Under the changes, 25% of funds earmarked for political parties will be divided equally among the parties that have managed to garner at least 1% of the votes at the most recent general election. The rest of the funds will be divided among parties proportionally to the number of votes.

Until now, 10% of the funds earmarked for parties were divided equally among those which have secured at least 1% of the vote, with the rest distributed among them in proportion to their success at the general election.

Moreover, the changes allow parties to get up to a half of the funds they spend on training, administrative help and expert consultations from the national budget.

They also stipulate that any funds acquired by the parties unlawfully must be forwarded to a charity in 30 days.

Also defined are rules on annual reports on funding, which will apply to the 2014 records due in 2015.

The funding reports will no longer be sent to the Court of Audit and the National Assembly, but to the Agency for Public Legal Records (AJPES).

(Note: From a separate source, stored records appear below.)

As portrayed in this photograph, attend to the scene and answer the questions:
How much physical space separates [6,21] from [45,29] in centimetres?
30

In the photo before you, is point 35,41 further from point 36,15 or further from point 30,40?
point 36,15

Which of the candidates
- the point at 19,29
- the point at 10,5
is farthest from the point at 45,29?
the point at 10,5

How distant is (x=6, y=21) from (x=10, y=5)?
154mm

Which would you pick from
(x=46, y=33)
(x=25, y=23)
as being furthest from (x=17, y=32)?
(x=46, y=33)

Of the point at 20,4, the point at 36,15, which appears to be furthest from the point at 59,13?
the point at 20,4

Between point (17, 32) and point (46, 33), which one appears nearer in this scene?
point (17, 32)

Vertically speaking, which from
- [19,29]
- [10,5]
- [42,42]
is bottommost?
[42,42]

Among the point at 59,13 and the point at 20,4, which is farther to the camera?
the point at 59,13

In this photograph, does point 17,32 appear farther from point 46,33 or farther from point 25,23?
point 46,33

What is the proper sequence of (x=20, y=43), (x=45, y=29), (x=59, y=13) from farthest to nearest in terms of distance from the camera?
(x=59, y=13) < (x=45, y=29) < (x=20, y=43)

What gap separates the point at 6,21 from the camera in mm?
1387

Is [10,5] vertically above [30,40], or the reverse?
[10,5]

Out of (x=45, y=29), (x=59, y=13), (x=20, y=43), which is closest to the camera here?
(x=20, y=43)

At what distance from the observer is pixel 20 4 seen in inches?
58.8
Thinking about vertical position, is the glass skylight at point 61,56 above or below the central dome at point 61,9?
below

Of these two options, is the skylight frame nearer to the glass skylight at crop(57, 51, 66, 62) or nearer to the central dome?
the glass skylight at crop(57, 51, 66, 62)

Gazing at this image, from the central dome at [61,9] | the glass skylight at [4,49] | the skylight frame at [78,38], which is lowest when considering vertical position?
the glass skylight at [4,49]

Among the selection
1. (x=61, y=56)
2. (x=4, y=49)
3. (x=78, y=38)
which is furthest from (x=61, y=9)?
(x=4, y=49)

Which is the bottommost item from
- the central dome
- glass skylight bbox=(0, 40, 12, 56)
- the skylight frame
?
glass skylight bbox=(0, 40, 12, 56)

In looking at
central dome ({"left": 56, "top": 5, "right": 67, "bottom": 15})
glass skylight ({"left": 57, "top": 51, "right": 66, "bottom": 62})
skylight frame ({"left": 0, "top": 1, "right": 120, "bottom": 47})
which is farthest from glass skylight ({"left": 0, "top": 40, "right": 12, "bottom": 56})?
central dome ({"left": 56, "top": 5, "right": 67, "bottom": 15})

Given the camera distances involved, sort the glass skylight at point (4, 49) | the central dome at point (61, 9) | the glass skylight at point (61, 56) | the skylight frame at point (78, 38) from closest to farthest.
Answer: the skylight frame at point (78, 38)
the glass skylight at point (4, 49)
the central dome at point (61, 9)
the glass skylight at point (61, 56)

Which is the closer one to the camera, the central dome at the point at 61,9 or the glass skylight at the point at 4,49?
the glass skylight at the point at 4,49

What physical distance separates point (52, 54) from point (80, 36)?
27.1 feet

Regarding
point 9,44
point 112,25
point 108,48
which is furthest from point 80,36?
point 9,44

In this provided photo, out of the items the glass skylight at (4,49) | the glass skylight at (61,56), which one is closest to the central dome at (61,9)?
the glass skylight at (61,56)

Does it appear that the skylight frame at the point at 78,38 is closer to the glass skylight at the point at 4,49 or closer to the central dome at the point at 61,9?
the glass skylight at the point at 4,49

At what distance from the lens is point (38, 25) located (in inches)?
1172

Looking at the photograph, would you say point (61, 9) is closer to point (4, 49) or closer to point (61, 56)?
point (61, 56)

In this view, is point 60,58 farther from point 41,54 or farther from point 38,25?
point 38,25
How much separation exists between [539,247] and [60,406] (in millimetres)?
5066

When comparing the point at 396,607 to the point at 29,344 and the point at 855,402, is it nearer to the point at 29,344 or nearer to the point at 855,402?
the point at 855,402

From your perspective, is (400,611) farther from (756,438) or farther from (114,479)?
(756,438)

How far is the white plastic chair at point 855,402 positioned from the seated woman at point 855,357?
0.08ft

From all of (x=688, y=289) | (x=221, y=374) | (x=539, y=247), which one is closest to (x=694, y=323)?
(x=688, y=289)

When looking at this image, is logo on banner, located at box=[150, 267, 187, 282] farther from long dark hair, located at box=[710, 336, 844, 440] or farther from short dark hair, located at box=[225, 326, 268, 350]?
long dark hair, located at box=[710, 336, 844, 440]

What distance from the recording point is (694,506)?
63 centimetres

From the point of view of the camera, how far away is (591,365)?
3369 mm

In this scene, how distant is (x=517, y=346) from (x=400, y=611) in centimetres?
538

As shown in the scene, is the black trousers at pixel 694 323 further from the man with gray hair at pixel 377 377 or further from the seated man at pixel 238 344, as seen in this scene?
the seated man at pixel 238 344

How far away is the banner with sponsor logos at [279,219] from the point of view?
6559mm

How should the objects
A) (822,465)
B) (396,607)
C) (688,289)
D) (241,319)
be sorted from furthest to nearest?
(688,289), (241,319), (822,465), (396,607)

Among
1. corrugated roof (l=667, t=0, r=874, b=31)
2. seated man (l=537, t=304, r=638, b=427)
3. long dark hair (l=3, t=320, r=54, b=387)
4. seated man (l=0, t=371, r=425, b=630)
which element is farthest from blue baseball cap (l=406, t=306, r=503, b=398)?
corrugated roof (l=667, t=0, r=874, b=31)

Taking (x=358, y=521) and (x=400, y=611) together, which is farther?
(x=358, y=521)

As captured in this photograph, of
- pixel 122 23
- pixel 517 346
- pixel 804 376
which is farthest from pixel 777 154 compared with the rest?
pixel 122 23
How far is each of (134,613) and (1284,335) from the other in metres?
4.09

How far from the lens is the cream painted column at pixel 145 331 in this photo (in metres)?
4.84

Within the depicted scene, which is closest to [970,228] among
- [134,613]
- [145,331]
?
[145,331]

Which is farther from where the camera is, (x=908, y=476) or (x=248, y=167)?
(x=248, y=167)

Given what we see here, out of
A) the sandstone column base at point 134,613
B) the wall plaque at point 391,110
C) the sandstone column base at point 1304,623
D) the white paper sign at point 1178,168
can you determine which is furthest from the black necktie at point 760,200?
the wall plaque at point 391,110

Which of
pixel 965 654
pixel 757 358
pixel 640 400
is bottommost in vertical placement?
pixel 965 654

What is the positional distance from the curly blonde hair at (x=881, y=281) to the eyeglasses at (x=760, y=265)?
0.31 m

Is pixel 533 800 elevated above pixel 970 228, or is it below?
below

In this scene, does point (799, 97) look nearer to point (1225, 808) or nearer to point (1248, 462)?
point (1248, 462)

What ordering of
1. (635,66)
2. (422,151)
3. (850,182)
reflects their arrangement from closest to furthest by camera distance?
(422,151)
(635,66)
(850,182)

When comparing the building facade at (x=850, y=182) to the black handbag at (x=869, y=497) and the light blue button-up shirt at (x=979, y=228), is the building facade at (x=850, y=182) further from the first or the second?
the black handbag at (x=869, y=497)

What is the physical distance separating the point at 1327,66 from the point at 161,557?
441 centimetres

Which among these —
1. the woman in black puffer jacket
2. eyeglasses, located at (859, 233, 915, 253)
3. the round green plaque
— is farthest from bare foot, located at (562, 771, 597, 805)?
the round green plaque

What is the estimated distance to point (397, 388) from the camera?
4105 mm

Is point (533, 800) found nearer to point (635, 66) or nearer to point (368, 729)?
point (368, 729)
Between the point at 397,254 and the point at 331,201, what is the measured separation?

Another novelty is the authority of the Court of Audit to oversee the funding of parties and launch audits.

The changes moreover introduce a six-month or a year-long suspension of budgetary funds for parties found guilty of severe violation of the funding legislation.

Data for 2011 show that many parliamentary parties ended the year in the red.

Moreover, most parties got rather small donations; among the biggest was EUR 14,000 donated to the Social Democrats (SD) by teleshopping company Studio Moderna.